__AIM OF THE TASK__:
Using the entries below, return word for word the lines from the one containing "In this picture, is" up to and including the last.

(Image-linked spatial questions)
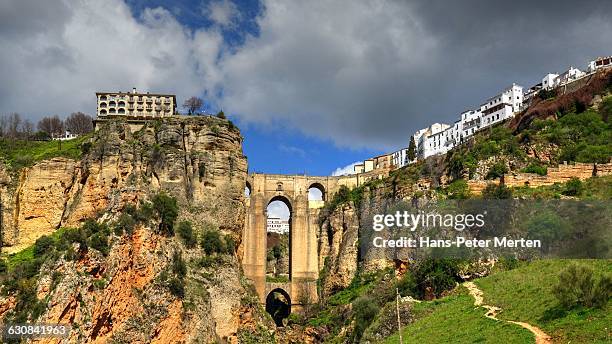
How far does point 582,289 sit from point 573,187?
20062 mm

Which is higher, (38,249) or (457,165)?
(457,165)

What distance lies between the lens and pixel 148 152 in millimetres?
62469

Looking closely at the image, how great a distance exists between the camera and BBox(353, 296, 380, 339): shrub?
53800mm

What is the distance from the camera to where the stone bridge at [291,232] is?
2761 inches

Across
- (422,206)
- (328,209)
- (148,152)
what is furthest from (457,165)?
(148,152)

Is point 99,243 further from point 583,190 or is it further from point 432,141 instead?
point 432,141

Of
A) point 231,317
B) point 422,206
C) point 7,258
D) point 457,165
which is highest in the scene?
point 457,165

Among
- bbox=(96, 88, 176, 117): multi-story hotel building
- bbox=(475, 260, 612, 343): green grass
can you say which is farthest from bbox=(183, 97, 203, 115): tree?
bbox=(475, 260, 612, 343): green grass

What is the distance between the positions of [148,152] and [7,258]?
14.4 metres

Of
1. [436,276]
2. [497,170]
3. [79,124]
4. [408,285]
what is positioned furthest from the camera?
[79,124]

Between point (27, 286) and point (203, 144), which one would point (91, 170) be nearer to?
point (203, 144)

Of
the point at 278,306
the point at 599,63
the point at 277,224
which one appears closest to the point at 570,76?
the point at 599,63

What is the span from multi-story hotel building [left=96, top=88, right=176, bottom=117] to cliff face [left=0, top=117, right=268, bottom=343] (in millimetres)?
8983

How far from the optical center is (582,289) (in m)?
28.0
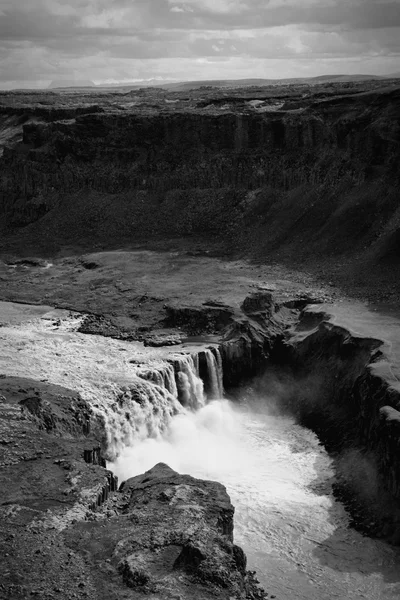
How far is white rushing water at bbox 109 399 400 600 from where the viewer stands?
32.4 metres

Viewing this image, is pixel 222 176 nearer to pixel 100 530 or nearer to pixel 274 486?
pixel 274 486

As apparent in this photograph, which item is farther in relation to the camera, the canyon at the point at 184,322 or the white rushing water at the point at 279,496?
the white rushing water at the point at 279,496

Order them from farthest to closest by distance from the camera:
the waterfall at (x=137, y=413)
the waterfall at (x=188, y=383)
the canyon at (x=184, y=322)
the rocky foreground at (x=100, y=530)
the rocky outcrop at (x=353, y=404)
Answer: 1. the waterfall at (x=188, y=383)
2. the waterfall at (x=137, y=413)
3. the rocky outcrop at (x=353, y=404)
4. the canyon at (x=184, y=322)
5. the rocky foreground at (x=100, y=530)

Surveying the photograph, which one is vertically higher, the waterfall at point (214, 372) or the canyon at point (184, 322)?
the canyon at point (184, 322)

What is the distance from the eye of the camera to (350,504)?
123 feet

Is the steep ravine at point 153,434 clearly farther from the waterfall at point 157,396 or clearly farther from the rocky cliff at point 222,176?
the rocky cliff at point 222,176

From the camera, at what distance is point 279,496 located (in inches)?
1497

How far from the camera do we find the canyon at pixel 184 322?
29.2m

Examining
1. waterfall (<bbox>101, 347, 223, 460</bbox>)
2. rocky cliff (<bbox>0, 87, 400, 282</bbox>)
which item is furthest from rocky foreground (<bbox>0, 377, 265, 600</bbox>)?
rocky cliff (<bbox>0, 87, 400, 282</bbox>)

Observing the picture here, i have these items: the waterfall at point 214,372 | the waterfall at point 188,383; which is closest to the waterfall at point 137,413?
the waterfall at point 188,383

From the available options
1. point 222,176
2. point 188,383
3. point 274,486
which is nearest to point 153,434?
point 188,383

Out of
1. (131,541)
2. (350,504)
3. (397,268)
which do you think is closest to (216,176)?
(397,268)

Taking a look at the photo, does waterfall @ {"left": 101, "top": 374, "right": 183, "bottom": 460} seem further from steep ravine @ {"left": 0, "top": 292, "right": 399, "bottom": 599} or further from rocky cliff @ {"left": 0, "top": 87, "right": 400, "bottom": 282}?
rocky cliff @ {"left": 0, "top": 87, "right": 400, "bottom": 282}

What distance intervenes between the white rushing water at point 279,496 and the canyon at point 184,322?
211 mm
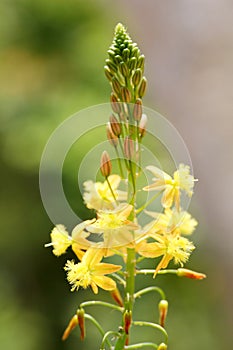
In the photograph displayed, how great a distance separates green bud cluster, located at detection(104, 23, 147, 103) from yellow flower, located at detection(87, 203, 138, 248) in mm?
130

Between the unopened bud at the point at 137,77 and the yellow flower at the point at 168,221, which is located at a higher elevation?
the unopened bud at the point at 137,77

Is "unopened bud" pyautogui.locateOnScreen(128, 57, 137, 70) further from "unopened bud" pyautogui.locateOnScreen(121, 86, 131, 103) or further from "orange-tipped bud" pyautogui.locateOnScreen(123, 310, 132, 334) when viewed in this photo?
"orange-tipped bud" pyautogui.locateOnScreen(123, 310, 132, 334)

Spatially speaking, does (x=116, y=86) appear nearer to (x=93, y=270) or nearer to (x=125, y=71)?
(x=125, y=71)

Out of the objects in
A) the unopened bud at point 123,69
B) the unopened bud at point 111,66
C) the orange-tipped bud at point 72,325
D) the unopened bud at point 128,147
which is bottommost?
the orange-tipped bud at point 72,325

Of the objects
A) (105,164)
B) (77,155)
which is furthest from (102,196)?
(77,155)

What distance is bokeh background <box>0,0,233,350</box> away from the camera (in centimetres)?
247

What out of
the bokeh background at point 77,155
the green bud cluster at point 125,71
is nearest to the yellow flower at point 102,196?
the green bud cluster at point 125,71

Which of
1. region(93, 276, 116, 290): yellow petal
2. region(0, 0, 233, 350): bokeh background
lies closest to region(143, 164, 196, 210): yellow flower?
region(93, 276, 116, 290): yellow petal

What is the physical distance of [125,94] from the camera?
71 centimetres

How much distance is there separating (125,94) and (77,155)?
1.74 m

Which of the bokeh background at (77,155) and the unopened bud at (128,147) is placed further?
the bokeh background at (77,155)

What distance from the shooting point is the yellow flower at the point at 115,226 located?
0.67 m

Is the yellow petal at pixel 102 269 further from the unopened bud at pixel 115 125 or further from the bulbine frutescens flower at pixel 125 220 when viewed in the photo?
the unopened bud at pixel 115 125

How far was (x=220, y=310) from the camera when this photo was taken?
273 cm
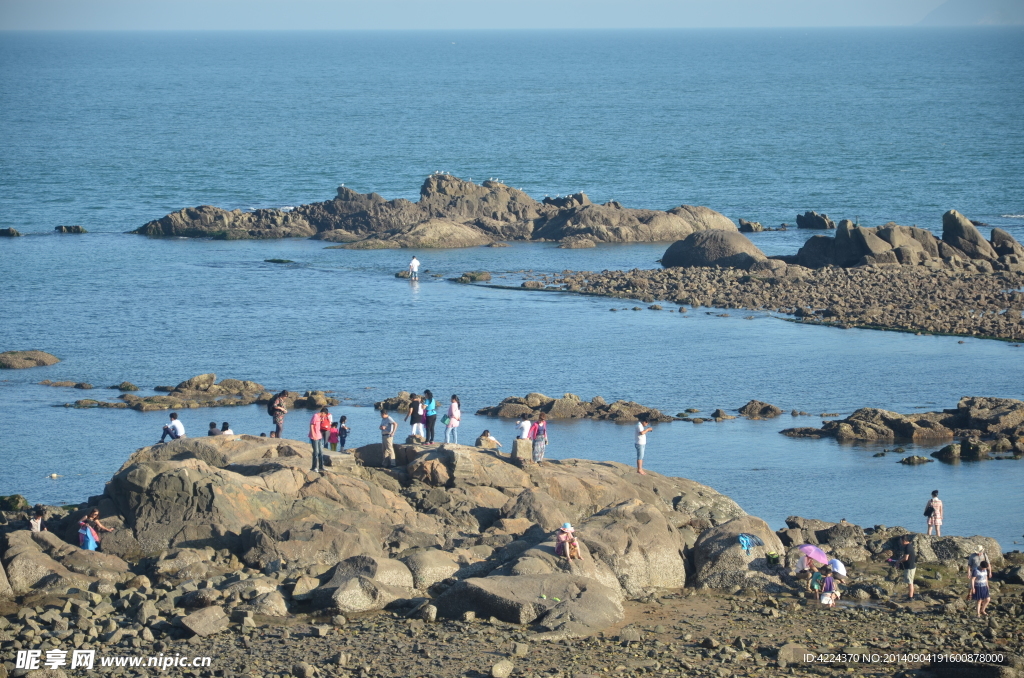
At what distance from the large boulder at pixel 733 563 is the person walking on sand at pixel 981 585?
167 inches

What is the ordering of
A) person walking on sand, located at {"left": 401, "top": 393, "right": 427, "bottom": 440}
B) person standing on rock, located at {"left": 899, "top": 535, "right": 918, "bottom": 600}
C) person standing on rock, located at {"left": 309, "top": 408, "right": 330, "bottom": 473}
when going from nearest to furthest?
person standing on rock, located at {"left": 899, "top": 535, "right": 918, "bottom": 600} < person standing on rock, located at {"left": 309, "top": 408, "right": 330, "bottom": 473} < person walking on sand, located at {"left": 401, "top": 393, "right": 427, "bottom": 440}

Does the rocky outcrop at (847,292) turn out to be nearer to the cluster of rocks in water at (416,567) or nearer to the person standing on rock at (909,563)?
the cluster of rocks in water at (416,567)

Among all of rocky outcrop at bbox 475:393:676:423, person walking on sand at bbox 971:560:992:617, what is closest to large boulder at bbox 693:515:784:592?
person walking on sand at bbox 971:560:992:617

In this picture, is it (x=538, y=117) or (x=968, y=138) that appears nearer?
(x=968, y=138)

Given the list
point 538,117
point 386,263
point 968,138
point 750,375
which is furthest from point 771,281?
point 538,117

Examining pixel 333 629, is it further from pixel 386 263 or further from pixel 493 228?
pixel 493 228

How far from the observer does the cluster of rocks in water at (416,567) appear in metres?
26.1

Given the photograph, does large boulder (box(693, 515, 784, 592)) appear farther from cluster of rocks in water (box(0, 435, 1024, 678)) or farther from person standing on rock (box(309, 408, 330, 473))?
person standing on rock (box(309, 408, 330, 473))

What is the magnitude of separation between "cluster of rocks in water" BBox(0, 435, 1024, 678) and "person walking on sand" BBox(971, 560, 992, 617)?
505 mm

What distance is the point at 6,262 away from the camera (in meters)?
85.9

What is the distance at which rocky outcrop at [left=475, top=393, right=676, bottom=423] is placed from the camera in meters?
50.2

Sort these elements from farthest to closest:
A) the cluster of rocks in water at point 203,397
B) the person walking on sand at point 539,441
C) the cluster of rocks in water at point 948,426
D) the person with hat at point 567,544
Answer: the cluster of rocks in water at point 203,397 < the cluster of rocks in water at point 948,426 < the person walking on sand at point 539,441 < the person with hat at point 567,544

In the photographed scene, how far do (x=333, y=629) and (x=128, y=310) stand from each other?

__RESPONSE TO THIS TASK__:
In this picture, is it (x=538, y=117) or (x=968, y=138) that appears nearer?
(x=968, y=138)

Given the list
point 538,117
point 386,263
point 968,138
point 750,375
which is furthest from point 771,281?
point 538,117

Examining pixel 333 629, is it further from pixel 386 263 or further from pixel 493 228?
pixel 493 228

How far from the observer does the cluster of rocks in water at (416,567) appear in metres?
26.1

Given the photograph, does large boulder (box(693, 515, 784, 592)) appear farther from cluster of rocks in water (box(0, 435, 1024, 678)) or farther from person standing on rock (box(309, 408, 330, 473))?
person standing on rock (box(309, 408, 330, 473))

What is the magnitude of separation between "cluster of rocks in water" BBox(0, 435, 1024, 678) and "person walking on sand" BBox(971, 560, 992, 617)?
505 mm

What distance is the point at 6,262 away from the camera (in meters)?
85.9

What is the distance at which rocky outcrop at [left=475, top=393, right=676, bottom=423] is placed from the camera in meters?
50.2

Sort these elements from farthest to closest:
A) the cluster of rocks in water at point 203,397
B) the person walking on sand at point 539,441
C) the cluster of rocks in water at point 948,426
D) the person with hat at point 567,544
Answer: the cluster of rocks in water at point 203,397 < the cluster of rocks in water at point 948,426 < the person walking on sand at point 539,441 < the person with hat at point 567,544

In the photographed scene, how far do (x=333, y=629) and (x=128, y=310) stand from each other?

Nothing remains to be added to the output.